実際に戦争が始まれば、アメリカはよし来たとばかりに中国を非難し、「民主主義の脅威」だの、「人道上の危機」だの、ヒステリックに叫ぶのだろう。火付け役が何を言うかという話である。
中国=共産主義=悪という単純な価値判断で敵認定し、中国憎しで突っ走る感情論が蔓延している日本人は、それに自分たちの手で歯止めをかけることができるだろうか。
僕たちが日常生活で中国について話すとき、僕は日本人がまるで息を吸って吐くように、当然なことであるかのようにナチュラルな嫌悪感や差別意識を持っているように感じることがある。
政治的得点となる中国叩き。
危機を利用し自分のポイントを稼ぐ政治家と、それに対して、それでこそ日本人だ!と拍手喝采する人々。
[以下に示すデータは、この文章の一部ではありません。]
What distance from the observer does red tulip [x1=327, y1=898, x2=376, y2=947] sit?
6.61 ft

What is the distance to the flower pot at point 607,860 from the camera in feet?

僕たちはいたずらに問題を中国のせいにするのではなく、その内在的なマイナス感情の正体について考えるべきなのではないだろうか。
麻生氏「戦う覚悟」発言の異常さ。国交ない台湾との軍事関係強化は外交ルールの逸脱では
「今ほど日本、台湾、アメリカをはじめとした有志の国々に強い抑止力を機能させる覚悟が求められている時代はない」「戦う覚悟だ」「いざとなったら、台湾海峡の安定のために防衛力を使うという明確な意思を相手に伝えることが抑止力になる」などと強調した。
抑止力強化のために「戦う覚悟」を強調したのだが、日米台の連携強化の下で対立を強調されれば、中国は「対中戦争を煽る発言」と受け取るだろう。
日本が台湾問題に首を突っ込むというのはどういうことかというと、1978年の平和条約は台湾は中国の一部という「一つの中国原則」を確認して結ばれたものであるから、日中関係の土台を壊す行為なんだな。
日韓基本条約で慰安婦問題は解決済としたのに何度も蒸し返してくる韓国と同じことをしていると言えば、ネトウヨも少しは目が覚めるのだろうか。
対立をあおっているのはどちらかよく考えてみるとよい。
よく「平和ボケ」と言われるが、防衛力強化しろ!
台湾有事は日本有事!日本も戦う覚悟を!
善隣友好は敵を利する平和ボケだ!
と、 アメリカが作った火種をパタパタ煽り、 火を強くする。
このことこそが平和ボケではないだろうか。